No es de origen mexicano ¿o sí?
Aunque la creación de la piñata se acredita a menudo a México, las piñatas se remontan a China. Marco Polo describió las coloridas figuras de vacas y búfalos que se llenaban de semillas para celebrar la llegada del nuevo año.
Una vez que la figura se rompía, se apresuraban a recoger las semillas caídas que, según la tradición, estaban destinadas a ser quemadas. Las cenizas que quedaban del fuego se guardaban como un amuleto de buena suerte.
Tal como ocurrió con la pasta, Italia adoptó la costumbre de China alrededor del siglo XIV. Claro que lo hizo con su propia personalidad y estilo, además de darle un significado religioso.
Llegó a España como una tradición religiosa
Estamos en la Italia del Renacimiento. Durante el primer domingo de Cuaresma, los fieles celebraban colocando tesoros en una frágil olla cónica que debía ser rota por los devotos. Esta olla recibía el nombre de «pignatta» por su forma de piña del pino (pigna en italiano)
Con el tiempo la tradición se extendió a España donde mantuvo su significado. Los españoles de la época utilizaban un recipiente sin ornamentos, pero luego comenzaron a envolverla con cintas de colores y oropeles.
Cuando los misioneros españoles llegaron a América, la piñata fue empleada como una de las muchas tácticas para atraer a los indios a aceptar el catolicismo.
La piñata llega a México
Al ser el territorio de México (La Nueva España) la principal posesión española en América, no es de extrañar que la historia de las piñatas nos trajera acá. Pero lo que quizás no te esperas es que la piñata llegó antes que los propios españoles.
Los pueblos indígenas ya tenían una tradición similar. Para celebrar el cumpleaños del dios azteca de la guerra, Huitzilopochtli, los sacerdotes colocaban una vasija de arcilla en un poste en el templo a finales de año.
Plumas de colores adornaban la olla ricamente decorada, llena de pequeños tesoros. Cuando se rompían con un palo o una maza, los tesoros caían a los pies de la imagen del dios como ofrenda.
El simbolismo de la piñata misionera
Los misioneros ingeniosamente transformaron estas tradiciones, convirtiéndolas en propias y usándolas para la instrucción religiosa.
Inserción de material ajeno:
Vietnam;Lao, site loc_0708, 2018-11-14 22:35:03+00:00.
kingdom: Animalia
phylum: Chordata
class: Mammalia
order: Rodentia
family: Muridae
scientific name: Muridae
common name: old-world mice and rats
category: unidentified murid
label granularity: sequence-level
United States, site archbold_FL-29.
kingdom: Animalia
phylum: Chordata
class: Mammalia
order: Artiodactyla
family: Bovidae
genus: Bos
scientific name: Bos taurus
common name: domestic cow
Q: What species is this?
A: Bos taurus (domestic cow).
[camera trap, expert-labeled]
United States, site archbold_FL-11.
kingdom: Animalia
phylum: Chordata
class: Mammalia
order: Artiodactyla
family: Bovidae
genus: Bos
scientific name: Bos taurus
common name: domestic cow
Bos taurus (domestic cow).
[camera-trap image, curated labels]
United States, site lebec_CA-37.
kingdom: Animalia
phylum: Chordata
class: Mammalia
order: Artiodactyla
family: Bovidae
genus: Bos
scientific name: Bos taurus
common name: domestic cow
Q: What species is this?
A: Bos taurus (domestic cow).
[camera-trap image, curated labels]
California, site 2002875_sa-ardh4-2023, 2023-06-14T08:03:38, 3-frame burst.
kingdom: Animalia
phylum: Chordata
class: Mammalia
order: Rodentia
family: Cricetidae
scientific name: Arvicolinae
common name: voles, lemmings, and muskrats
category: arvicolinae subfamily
Cubrieron la olla tradicional con papel de color y le añadieron conos para formar una especie de estrella, normalmente de siete puntas.
Estos conos representan los siete pecados capitales: avaricia, gula, pereza, orgullo, envidia, ira y lujuria. Hermosa y brillante, la piñata es tentadora. Los caramelos y frutas en su interior representan las tentaciones de la riqueza y los placeres terrenales.
El participante con los ojos vendados representa la fuerza principal en el desafío del mal; la fe, que debe ser ciega. A veces los turnos eran treinta y tres en memoria de la vida de Cristo.
El palo para romper la piñata simbolizaba la virtud, ya que se consideraba la única forma de que el bien pueda vencer al mal. Una vez rota, los dulces y las frutas representaban la justa recompensa por mantener la fe.